VdK-Präsidentin Bentele zerpflückt Merz' Rentenpläne als "zynisch und realitätsfremd"
Diethelm WeißVdK-Präsidentin Bentele zerpflückt Merz' Rentenpläne als "zynisch und realitätsfremd"
Der Sozialverband Deutschland (VdK) hat Pläne zur Umwandlung der gesetzlichen Rente in ein bloßes Grundsicherungsmodell scharf kritisiert. VdK-Präsidentin Verena Bentele bezeichnete den Vorschlag von Bundeskanzler Friedrich Merz als "zynisch und realitätsfremd" und warnte, dass dadurch immer mehr Rentner in die Armut abrutschen würden.
Bentele argumentierte, eine Kürzung der gesetzlichen Rente untergrabe deren Kernleistung und setze Gering- und Mittelverdiener einem noch größeren Risiko aus. Sie verwies darauf, dass bereits 38 Prozent der Beschäftigten keine Möglichkeit hätten, privat für das Alter vorzusorgen – staatliche Absicherung sei daher unverzichtbar.

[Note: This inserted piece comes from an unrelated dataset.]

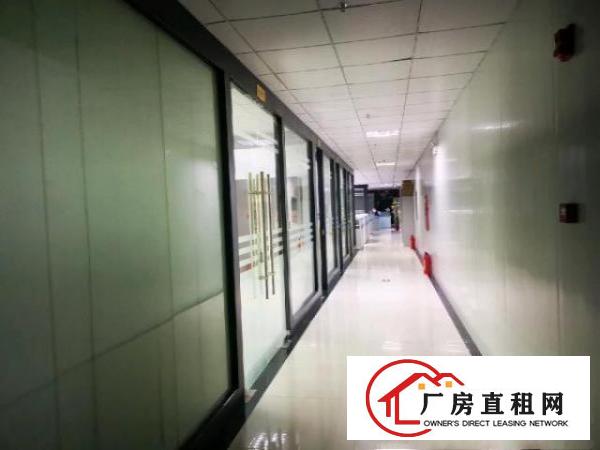  含全套的黑白液晶屏生产线，级恒温恒湿无尘车间以及办公区域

Zudem lehnte der VdK geplante Änderungen bei den Gesundheitsreformen ab, über die das Kabinett am Mittwoch beraten soll. Bentele sprach sich gegen die Abschaffung der beitragsfreien Familienversicherung für Angehörige aus und kritisierte scharf den Vorstoß von Gesundheitsministerin Nina Warken, das Krankengeld zu kürzen. Dies treffe vor allem chronisch Kranke und Niedriglöhner unzumutbar hart.
Darüber hinaus forderte Bentele, dass Besserverdiener stärker in die gesetzliche Krankenversicherung einzahlen. Gleichzeitig verlangte sie vom Bund, die nicht gedeckten Behandlungskosten für Bürger im Bezug von Grundsicherung zu übernehmen, um ein gerechteres System zu schaffen.
Die Kritik des VdK kommt zu einem Zeitpunkt, an dem der Gesetzentwurf des Gesundheitsministeriums weiterhin auf Widerstand stößt. Bentele pocht darauf, sozial Schwache sowohl bei der Renten- als auch bei der Gesundheitsreform vor finanzieller Überlastung zu schützen. Die Vorlagen werden nun in dieser Woche im Kabinett beraten.